| Questions |
1. Copy out the gallery labels about Krasner word for word, everything from "This is one" down to "August 13, 2017.".
2. Answer these from the gallery labels about Krasner:
(a) Whom is the painting Gaea titled after?
(b) How are Krasner's canvases of the late 1940s described?
(c) From what year on was Krasner a widow?
3. Decide whether each statement agrees with the gallery labels about Krasner, and back each yes or no with a quotation:
(a) Krasner accepted that her painting was devoid of content.
(b) Gaea is one of several large horizontal paintings Krasner made in the 1960s.
(c) The exhibition Making Space: Women Artists and Postwar Abstraction ran into 2018.

| Quoted passage |
◆ ◆ ◆ ◆ ◆

Krasner reinvented her artistic style several times during the course of her career. In the mid-1960s her work took on a spirit of free invention, embodied in broad, sweeping strokes of paint—quite different from her smaller, thickly painted, and tightly controlled canvases of the late 1940s. Though she painted abstractly, Krasner rejected the notion that her painting was devoid of content—she “wouldn’t dream of” creating a painting from a fully abstract idea, she said. In works like this one, titled after the Earth goddess of the ancient Greeks, the artist claimed to be “drawing from sources that are basic.”
Gallery label from Abstract Expressionist New York, October 3, 2010-April 25, 2011.
This is one of several large horizontal paintings that Krasner made in the 1960s, late in her career, when she would often use her whole body to apply broad, sweeping strokes of paint to the canvas. Titled after the ancient Greek goddess of the earth, Gaea is composed of floral colors and organic, somersaulting shapes that reflect the artist's abiding fascination with the natural world and its primeval origins. Krasner reinvented her artistic style several times over the course of her career, struggling to pursue an artistic identity separate from her role as wife (or, after 1956, widow) and relentless champion of her husband, Jackson Pollock.
Gallery label from Making Space: Women Artists and Postwar Abstraction, April 19 - August 13, 2017.

◆ ◆ ◆ ◆ ◆

| Information given |

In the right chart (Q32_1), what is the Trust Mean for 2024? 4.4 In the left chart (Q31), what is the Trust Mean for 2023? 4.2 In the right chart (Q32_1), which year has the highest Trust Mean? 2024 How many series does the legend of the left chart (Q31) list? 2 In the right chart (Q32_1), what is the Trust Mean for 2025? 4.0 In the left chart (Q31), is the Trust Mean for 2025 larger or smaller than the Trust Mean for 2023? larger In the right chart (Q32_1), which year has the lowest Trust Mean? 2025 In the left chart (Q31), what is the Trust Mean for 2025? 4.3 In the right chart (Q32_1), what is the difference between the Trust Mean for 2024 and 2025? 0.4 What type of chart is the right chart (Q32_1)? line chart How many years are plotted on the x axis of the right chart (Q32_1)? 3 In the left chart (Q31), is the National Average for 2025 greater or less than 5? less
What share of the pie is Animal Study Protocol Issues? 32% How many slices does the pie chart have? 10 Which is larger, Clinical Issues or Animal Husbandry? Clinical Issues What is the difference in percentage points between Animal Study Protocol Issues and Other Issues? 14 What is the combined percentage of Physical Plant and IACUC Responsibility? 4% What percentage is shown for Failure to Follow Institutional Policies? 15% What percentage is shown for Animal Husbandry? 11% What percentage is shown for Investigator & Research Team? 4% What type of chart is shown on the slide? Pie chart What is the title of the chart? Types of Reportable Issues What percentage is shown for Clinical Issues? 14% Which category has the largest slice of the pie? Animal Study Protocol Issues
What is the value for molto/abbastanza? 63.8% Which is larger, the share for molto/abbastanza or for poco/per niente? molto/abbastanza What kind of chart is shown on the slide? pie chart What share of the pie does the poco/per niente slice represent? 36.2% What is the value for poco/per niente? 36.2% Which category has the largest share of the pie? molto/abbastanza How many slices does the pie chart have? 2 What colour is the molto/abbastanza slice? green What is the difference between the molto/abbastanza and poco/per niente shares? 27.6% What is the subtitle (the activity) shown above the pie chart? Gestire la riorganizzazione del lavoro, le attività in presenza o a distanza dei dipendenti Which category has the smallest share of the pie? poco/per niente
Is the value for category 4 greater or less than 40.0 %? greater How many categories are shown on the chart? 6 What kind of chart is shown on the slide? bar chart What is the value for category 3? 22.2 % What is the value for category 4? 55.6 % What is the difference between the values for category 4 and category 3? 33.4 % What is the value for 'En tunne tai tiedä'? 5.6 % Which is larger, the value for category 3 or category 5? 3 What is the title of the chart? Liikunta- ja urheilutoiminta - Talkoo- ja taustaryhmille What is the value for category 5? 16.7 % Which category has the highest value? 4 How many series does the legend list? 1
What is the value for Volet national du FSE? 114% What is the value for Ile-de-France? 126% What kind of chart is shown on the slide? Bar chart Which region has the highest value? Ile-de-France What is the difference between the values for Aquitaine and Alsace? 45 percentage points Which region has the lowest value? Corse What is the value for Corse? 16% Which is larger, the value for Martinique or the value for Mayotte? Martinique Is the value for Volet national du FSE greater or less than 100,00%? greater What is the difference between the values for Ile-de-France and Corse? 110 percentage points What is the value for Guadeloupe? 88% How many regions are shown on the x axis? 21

◆ ◆ ◆ ◆ ◆

| Answers in order |
1.
This is one of several large horizontal paintings that Krasner made in the 1960s, late in her career, when she would often use her whole body to apply broad, sweeping strokes of paint to the canvas. Titled after the ancient Greek goddess of the earth, Gaea is composed of floral colors and organic, somersaulting shapes that reflect the artist's abiding fascination with the natural world and its primeval origins. Krasner reinvented her artistic style several times over the course of her career, struggling to pursue an artistic identity separate from her role as wife (or, after 1956, widow) and relentless champion of her husband, Jackson Pollock.
Gallery label from Making Space: Women Artists and Postwar Abstraction, April 19 - August 13, 2017.

2.
(a) The ancient Greek goddess of the earth.
(b) Smaller, thickly painted, and tightly controlled.
(c) 1956.

3.
(a) No: "Krasner rejected the notion that her painting was devoid of content"
(b) Yes: "This is one of several large horizontal paintings that Krasner made in the 1960s"
(c) No: "April 19 - August 13, 2017"